Aim: Rewrite every line of the listing below as a numbered list, omitting the blank lines.

Start

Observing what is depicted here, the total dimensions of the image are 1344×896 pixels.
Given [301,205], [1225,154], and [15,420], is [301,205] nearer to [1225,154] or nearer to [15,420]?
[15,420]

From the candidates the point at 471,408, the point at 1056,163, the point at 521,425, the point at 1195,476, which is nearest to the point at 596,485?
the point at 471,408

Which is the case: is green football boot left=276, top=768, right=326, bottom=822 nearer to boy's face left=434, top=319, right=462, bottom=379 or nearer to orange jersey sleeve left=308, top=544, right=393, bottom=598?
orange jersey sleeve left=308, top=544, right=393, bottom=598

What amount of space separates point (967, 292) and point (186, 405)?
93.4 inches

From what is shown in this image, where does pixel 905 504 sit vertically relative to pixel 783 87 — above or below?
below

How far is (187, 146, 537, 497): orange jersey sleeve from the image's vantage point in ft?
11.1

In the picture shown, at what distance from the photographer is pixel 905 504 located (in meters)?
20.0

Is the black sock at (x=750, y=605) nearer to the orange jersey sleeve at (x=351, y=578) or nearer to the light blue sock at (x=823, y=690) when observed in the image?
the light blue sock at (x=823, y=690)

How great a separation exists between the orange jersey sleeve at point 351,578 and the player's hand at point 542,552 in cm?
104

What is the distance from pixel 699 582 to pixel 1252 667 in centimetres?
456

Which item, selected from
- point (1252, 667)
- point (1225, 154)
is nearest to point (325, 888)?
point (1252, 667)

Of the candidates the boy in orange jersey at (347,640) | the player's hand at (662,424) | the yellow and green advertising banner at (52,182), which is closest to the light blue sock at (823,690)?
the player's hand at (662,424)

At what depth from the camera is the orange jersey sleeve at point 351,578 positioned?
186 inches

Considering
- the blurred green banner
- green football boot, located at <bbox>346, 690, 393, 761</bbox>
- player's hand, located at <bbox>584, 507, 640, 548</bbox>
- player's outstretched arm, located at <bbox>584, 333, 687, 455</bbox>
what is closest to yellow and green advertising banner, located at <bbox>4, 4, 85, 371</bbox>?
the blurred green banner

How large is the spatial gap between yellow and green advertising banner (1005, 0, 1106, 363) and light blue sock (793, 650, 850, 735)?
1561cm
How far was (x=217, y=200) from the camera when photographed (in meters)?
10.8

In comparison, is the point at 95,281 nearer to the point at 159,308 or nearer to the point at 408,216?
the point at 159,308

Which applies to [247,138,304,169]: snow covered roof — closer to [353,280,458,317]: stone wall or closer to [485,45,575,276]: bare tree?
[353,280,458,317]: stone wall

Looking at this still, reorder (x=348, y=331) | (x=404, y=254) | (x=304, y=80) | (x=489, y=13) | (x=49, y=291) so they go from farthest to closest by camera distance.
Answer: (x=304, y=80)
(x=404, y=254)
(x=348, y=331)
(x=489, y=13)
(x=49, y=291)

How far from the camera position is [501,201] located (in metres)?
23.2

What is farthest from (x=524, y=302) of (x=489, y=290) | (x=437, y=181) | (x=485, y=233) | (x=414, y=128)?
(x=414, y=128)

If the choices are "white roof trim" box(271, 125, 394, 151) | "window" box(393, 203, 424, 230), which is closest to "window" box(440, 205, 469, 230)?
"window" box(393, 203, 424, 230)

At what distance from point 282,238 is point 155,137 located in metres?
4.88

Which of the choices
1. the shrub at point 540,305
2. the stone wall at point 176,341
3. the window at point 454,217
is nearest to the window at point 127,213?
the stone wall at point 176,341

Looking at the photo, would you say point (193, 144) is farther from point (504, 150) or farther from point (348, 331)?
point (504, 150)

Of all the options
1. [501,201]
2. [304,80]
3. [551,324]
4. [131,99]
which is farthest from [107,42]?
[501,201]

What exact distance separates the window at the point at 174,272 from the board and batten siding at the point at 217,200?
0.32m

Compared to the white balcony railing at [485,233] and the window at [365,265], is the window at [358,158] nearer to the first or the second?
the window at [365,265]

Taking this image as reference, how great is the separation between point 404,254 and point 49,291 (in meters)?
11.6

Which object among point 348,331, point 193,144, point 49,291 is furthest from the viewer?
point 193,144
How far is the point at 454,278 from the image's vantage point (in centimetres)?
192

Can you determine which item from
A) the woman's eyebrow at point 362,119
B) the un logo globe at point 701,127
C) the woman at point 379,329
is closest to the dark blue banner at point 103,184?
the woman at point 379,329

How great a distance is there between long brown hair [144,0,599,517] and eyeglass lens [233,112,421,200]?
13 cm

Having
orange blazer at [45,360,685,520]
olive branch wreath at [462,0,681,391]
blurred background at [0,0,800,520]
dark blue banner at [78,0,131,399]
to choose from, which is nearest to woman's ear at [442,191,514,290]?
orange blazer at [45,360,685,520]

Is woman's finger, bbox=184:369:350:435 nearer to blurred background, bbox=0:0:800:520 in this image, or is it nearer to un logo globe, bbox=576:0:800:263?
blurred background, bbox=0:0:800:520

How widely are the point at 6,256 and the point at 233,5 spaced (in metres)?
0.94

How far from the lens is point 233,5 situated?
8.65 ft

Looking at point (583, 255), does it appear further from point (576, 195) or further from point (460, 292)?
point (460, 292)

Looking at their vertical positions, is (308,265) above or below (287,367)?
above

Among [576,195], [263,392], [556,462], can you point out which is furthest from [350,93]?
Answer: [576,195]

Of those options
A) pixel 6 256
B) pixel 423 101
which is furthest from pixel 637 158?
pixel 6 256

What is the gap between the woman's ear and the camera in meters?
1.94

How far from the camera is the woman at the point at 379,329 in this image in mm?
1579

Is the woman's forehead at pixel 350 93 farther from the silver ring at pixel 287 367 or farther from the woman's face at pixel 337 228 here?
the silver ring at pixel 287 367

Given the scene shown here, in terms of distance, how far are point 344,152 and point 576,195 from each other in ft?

End

The completed task:
1. Observing what is depicted here, the total dimensions of the image are 1344×896 pixels.
2. Given [301,205], [1225,154], and [15,420], is [301,205] nearer to [1225,154] or nearer to [15,420]?
3. [15,420]
4. From the candidates the point at 471,408, the point at 1056,163, the point at 521,425, the point at 1195,476, which is nearest to the point at 596,485?
5. the point at 471,408
6. Which is the case: is green football boot left=276, top=768, right=326, bottom=822 nearer to boy's face left=434, top=319, right=462, bottom=379 or nearer to orange jersey sleeve left=308, top=544, right=393, bottom=598?
7. orange jersey sleeve left=308, top=544, right=393, bottom=598
8. What amount of space separates point (967, 292) and point (186, 405)?
9. 93.4 inches
10. From what is shown in this image, where does pixel 905 504 sit vertically relative to pixel 783 87 — above or below?
11. below
12. How far is (187, 146, 537, 497): orange jersey sleeve from the image's vantage point in ft?
13. 11.1
14. In the picture shown, at what distance from the photographer is pixel 905 504 located (in meters)?
15. 20.0
16. Is the black sock at (x=750, y=605) nearer to the orange jersey sleeve at (x=351, y=578) or nearer to the light blue sock at (x=823, y=690) when observed in the image?
17. the light blue sock at (x=823, y=690)
18. How great a separation exists between the orange jersey sleeve at point 351,578 and the player's hand at point 542,552 in cm?
19. 104
20. What is the distance from pixel 699 582 to pixel 1252 667 in centimetres?
21. 456
22. Which item, selected from
23. - point (1252, 667)
24. - point (1225, 154)
25. is nearest to point (325, 888)?
26. point (1252, 667)
27. Of the candidates the boy in orange jersey at (347,640) | the player's hand at (662,424) | the yellow and green advertising banner at (52,182), which is closest to the light blue sock at (823,690)?
28. the player's hand at (662,424)
29. At what depth from the camera is the orange jersey sleeve at point 351,578 positioned?
30. 186 inches
31. Considering
32. - the blurred green banner
33. - green football boot, located at <bbox>346, 690, 393, 761</bbox>
34. - player's hand, located at <bbox>584, 507, 640, 548</bbox>
35. - player's outstretched arm, located at <bbox>584, 333, 687, 455</bbox>
36. what is closest to yellow and green advertising banner, located at <bbox>4, 4, 85, 371</bbox>?
37. the blurred green banner
38. How large is the spatial gap between yellow and green advertising banner (1005, 0, 1106, 363) and light blue sock (793, 650, 850, 735)?
39. 1561cm
40. How far was (x=217, y=200) from the camera when photographed (in meters)?
41. 10.8
42. In comparison, is the point at 95,281 nearer to the point at 159,308 or nearer to the point at 408,216?
43. the point at 159,308
44. Which applies to [247,138,304,169]: snow covered roof — closer to [353,280,458,317]: stone wall or closer to [485,45,575,276]: bare tree?
45. [353,280,458,317]: stone wall
46. Looking at this still, reorder (x=348, y=331) | (x=404, y=254) | (x=304, y=80) | (x=489, y=13) | (x=49, y=291) so they go from farthest to closest by camera distance.
47. Answer: (x=304, y=80)
48. (x=404, y=254)
49. (x=348, y=331)
50. (x=489, y=13)
51. (x=49, y=291)
52. How far from the camera position is [501,201] located (in metres)?
53. 23.2
54. What is farthest from (x=524, y=302) of (x=489, y=290) | (x=437, y=181) | (x=485, y=233) | (x=414, y=128)?
55. (x=414, y=128)
56. If the choices are "white roof trim" box(271, 125, 394, 151) | "window" box(393, 203, 424, 230), which is closest to "window" box(440, 205, 469, 230)?
57. "window" box(393, 203, 424, 230)
58. At what distance from point 282,238 is point 155,137 located in metres?
59. 4.88
60. Which of the choices
61. 1. the shrub at point 540,305
62. 2. the stone wall at point 176,341
63. 3. the window at point 454,217
64. is nearest to the window at point 127,213?
65. the stone wall at point 176,341
66. Looking at the photo, would you say point (193, 144) is farther from point (504, 150) or farther from point (348, 331)?
67. point (504, 150)
68. Of all the options
69. 1. [501,201]
70. 2. [304,80]
71. 3. [551,324]
72. 4. [131,99]
73. which is farthest from [107,42]?
74. [501,201]
75. What exact distance separates the window at the point at 174,272 from the board and batten siding at the point at 217,200?
76. 0.32m
77. Compared to the white balcony railing at [485,233] and the window at [365,265], is the window at [358,158] nearer to the first or the second?
78. the window at [365,265]
79. Taking this image as reference, how great is the separation between point 404,254 and point 49,291 (in meters)?
80. 11.6
81. Which object among point 348,331, point 193,144, point 49,291 is furthest from the viewer?
82. point 193,144
83. How far is the point at 454,278 from the image's vantage point (in centimetres)?
84. 192
85. Can you determine which item from
86. A) the woman's eyebrow at point 362,119
87. B) the un logo globe at point 701,127
88. C) the woman at point 379,329
89. is closest to the dark blue banner at point 103,184?
90. the woman at point 379,329
91. How great a distance is there between long brown hair [144,0,599,517] and eyeglass lens [233,112,421,200]?
92. 13 cm
93. Having
94. orange blazer at [45,360,685,520]
95. olive branch wreath at [462,0,681,391]
96. blurred background at [0,0,800,520]
97. dark blue banner at [78,0,131,399]
98. to choose from, which is nearest to woman's ear at [442,191,514,290]?
99. orange blazer at [45,360,685,520]
100. Is woman's finger, bbox=184:369:350:435 nearer to blurred background, bbox=0:0:800:520 in this image, or is it nearer to un logo globe, bbox=576:0:800:263?
101. blurred background, bbox=0:0:800:520
102. How widely are the point at 6,256 and the point at 233,5 spaced (in metres)?
103. 0.94
104. How far from the lens is point 233,5 situated?
105. 8.65 ft
106. Looking at point (583, 255), does it appear further from point (576, 195) or further from point (460, 292)?
107. point (460, 292)
108. Looking at their vertical positions, is (308,265) above or below (287,367)?
109. above
110. Among [576,195], [263,392], [556,462], can you point out which is furthest from [350,93]?
111. Answer: [576,195]
112. Of those options
113. A) pixel 6 256
114. B) pixel 423 101
115. which is furthest from pixel 637 158?
116. pixel 6 256
117. What is the gap between the woman's ear and the camera in meters?
118. 1.94
119. How far from the camera is the woman at the point at 379,329 in this image in mm?
120. 1579
121. Is the woman's forehead at pixel 350 93 farther from the silver ring at pixel 287 367 or farther from the woman's face at pixel 337 228 here?
122. the silver ring at pixel 287 367
123. Given the scene shown here, in terms of distance, how far are point 344,152 and point 576,195 from each other in ft?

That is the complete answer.